Reading text

- - -

Rosa 'Violet Carson' is a salmon-pink rose cultivar, an uncommon hybrid of the red hybrid tea 'Mme Léon Cuny' (Gaujard, 1955) and the orange floribunda 'Spartan' (Boerner, 1955), created by Samuel McGredy IV between 1963 and 1964.
It was named after the English actress Violet Carson (1898–1983), who played Ena Sharples in the British soap opera Coronation Street.

The dense semi-double flowers reach an average diameter of 8 cm, with up to 35 petals, and appear in loose clusters of 3 to 15 in flushes throughout the season. They have a mild to strong, sweet musk fragrance and an elegant bloom form, with outer petals that bend decoratively outwards. Their colour ranges from a blush to strong pink with a cream centre and a reverse described as lemony or silvery in young flowers that changes to pink and white in mature petals.

The compact bushy shrub grows 0.75 to 1.5 metres (2.5 to 5 feet) high and about 1 m wide. The young shoots are crimson with reddish purple new foliage that turns to a glossy slightly blue dark green. 'Violet Carson' is (almost) thornless, rain tolerant and winter hardy down to −23 °C (USDA zone 6).

- - -

Data under study
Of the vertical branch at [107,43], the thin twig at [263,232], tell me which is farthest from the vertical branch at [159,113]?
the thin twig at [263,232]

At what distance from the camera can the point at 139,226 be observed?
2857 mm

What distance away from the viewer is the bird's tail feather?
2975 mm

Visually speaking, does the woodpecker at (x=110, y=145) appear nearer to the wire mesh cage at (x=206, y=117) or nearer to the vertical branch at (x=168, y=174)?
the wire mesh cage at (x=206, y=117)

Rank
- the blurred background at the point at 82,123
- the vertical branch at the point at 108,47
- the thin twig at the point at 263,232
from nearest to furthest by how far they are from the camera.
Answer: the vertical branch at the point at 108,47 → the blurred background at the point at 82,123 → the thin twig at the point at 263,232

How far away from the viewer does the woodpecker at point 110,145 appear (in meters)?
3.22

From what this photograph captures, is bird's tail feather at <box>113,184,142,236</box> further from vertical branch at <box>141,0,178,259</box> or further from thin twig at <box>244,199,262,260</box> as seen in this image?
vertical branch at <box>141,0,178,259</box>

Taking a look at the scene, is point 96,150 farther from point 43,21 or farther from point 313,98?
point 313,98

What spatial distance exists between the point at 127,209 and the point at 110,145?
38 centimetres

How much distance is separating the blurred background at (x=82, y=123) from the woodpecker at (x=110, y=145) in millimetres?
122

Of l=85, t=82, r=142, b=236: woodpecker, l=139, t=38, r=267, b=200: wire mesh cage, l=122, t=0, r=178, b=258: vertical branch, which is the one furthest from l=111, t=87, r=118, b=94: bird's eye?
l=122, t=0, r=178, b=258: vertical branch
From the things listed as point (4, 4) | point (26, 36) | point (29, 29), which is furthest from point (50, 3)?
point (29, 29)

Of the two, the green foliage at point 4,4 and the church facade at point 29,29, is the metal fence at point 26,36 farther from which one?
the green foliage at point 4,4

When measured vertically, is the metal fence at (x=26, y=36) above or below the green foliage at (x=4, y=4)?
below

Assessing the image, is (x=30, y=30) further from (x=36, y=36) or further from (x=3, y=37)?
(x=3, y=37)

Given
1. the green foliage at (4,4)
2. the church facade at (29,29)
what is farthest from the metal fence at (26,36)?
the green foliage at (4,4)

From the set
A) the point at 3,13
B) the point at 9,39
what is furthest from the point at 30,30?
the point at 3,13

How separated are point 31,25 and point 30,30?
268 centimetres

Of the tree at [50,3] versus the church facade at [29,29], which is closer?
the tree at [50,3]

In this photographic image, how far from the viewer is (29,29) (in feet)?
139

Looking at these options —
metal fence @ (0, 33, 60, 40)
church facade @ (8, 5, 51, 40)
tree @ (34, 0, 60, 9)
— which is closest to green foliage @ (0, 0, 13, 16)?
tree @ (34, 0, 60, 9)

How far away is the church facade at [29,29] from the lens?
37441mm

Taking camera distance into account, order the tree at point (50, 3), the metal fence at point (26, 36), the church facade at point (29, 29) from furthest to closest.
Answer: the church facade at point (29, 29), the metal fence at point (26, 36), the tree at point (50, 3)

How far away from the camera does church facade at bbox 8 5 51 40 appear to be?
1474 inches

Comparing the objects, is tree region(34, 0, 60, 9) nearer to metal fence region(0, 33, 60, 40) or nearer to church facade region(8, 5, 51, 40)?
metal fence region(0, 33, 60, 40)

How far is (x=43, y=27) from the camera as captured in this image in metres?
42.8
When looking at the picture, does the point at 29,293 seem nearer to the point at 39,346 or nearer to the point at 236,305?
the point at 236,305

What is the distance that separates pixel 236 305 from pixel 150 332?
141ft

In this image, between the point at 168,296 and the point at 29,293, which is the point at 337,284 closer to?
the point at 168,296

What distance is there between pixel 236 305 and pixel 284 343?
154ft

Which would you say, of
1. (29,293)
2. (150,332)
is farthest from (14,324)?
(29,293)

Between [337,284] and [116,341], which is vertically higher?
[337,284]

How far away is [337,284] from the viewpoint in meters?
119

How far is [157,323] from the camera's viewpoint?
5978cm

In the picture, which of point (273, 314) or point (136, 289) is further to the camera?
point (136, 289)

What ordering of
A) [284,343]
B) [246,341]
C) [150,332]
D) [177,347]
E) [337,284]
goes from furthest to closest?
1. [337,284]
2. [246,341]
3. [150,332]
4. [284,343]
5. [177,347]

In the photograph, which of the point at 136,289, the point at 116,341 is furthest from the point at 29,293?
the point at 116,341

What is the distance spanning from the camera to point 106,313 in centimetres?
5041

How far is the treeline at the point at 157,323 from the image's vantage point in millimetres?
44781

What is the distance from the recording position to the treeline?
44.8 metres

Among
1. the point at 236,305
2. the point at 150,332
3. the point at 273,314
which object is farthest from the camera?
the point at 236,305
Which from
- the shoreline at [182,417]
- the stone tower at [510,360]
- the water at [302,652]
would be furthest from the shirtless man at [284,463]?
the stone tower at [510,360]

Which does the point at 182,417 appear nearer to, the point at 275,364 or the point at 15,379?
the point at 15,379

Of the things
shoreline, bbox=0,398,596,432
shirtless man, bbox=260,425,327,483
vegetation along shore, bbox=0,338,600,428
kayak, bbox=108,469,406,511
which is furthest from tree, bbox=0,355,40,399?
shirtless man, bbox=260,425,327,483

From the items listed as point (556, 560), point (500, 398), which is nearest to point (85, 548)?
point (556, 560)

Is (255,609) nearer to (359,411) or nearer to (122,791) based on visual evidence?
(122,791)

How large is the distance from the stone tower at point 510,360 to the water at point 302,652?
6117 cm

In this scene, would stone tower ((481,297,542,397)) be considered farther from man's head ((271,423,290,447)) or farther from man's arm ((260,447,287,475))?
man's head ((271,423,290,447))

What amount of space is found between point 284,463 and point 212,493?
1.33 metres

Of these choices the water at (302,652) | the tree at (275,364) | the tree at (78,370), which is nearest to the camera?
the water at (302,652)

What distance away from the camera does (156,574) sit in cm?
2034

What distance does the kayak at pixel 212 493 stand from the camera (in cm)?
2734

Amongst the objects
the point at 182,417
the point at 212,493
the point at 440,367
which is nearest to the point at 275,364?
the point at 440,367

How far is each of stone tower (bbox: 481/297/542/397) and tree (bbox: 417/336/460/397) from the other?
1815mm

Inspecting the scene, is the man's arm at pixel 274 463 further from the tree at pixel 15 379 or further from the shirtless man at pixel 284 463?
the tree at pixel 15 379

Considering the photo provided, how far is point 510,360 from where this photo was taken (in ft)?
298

- - -

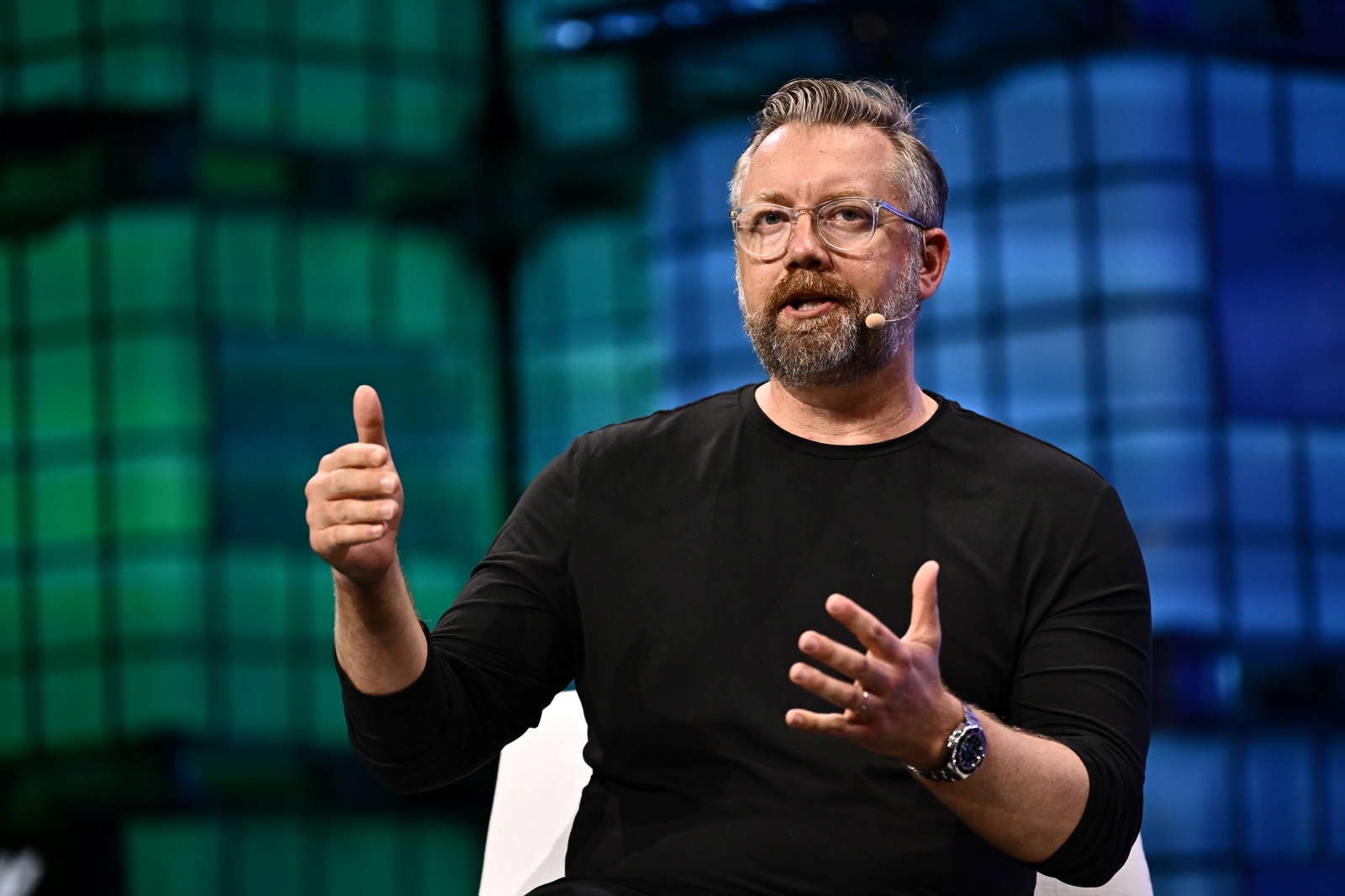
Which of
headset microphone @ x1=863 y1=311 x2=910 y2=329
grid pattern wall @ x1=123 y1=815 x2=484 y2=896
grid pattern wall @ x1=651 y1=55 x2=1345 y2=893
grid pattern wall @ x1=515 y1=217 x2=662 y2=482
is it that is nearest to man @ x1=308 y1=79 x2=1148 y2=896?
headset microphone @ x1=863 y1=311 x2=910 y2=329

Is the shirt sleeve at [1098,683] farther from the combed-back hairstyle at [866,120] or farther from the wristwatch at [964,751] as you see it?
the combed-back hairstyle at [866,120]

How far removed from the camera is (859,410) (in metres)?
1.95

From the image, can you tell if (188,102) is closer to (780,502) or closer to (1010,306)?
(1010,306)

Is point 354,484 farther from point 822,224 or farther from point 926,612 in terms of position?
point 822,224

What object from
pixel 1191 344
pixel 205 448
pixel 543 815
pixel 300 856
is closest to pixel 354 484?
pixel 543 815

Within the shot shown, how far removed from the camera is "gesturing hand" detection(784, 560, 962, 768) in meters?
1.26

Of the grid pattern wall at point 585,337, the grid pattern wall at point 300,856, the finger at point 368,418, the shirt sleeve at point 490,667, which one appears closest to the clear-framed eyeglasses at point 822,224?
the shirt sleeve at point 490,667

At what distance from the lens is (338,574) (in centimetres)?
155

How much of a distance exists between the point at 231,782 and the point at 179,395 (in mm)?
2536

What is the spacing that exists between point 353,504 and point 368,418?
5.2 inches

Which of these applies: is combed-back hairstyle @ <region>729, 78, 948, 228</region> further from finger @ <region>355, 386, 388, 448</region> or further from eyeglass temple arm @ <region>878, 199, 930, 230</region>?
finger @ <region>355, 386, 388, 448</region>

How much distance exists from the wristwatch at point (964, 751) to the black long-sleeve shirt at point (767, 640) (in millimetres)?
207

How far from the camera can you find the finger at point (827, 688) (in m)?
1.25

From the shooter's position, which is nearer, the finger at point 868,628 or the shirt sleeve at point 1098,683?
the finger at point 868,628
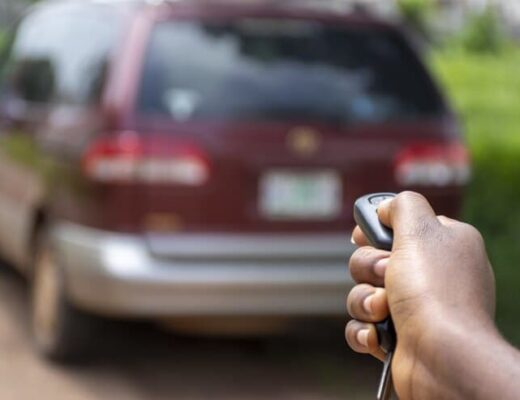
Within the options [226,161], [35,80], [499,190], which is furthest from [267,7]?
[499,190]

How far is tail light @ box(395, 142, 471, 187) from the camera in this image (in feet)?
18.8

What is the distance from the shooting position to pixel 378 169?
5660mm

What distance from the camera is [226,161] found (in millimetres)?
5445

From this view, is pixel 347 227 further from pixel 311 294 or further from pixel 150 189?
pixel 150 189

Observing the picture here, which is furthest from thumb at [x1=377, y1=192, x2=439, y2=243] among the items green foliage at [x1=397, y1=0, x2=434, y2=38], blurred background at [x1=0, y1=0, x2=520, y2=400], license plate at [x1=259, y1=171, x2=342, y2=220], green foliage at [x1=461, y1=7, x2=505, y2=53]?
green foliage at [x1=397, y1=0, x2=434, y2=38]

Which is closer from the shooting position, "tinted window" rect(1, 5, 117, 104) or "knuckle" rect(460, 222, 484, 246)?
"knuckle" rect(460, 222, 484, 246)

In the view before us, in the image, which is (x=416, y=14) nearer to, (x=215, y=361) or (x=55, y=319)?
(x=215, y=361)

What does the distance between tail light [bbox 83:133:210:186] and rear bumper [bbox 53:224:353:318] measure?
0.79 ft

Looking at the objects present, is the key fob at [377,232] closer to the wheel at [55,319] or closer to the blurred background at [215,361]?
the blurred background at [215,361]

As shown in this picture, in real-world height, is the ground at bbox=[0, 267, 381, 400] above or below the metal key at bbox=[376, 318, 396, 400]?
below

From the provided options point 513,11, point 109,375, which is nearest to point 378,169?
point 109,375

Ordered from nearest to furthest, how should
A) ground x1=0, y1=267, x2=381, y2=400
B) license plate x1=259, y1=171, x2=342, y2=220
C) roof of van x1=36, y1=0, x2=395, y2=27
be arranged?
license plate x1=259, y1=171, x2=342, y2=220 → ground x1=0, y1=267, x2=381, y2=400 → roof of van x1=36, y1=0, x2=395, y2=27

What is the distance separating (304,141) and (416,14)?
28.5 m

- - -

Tasks and exercises
**A)** From the 'Violet Carson' passage, return the stretch from "Rosa 'Violet Carson'" through "in mature petals." without changes.
**B)** Answer these from the 'Violet Carson' passage:
(i) Who created the cultivar?
(ii) What is the most petals a flower can have?
(iii) To what temperature is the rose winter hardy?
The material here is separate from the 'Violet Carson' passage.

Replies
**A)**
Rosa 'Violet Carson' is a salmon-pink rose cultivar, an uncommon hybrid of the red hybrid tea 'Mme Léon Cuny' (Gaujard, 1955) and the orange floribunda 'Spartan' (Boerner, 1955), created by Samuel McGredy IV between 1963 and 1964.
It was named after the English actress Violet Carson (1898–1983), who played Ena Sharples in the British soap opera Coronation Street.

The dense semi-double flowers reach an average diameter of 8 cm, with up to 35 petals, and appear in loose clusters of 3 to 15 in flushes throughout the season. They have a mild to strong, sweet musk fragrance and an elegant bloom form, with outer petals that bend decoratively outwards. Their colour ranges from a blush to strong pink with a cream centre and a reverse described as lemony or silvery in young flowers that changes to pink and white in mature petals.

**B)**
(i) Samuel McGredy IV
(ii) 35
(iii) −23 °C (USDA zone 6)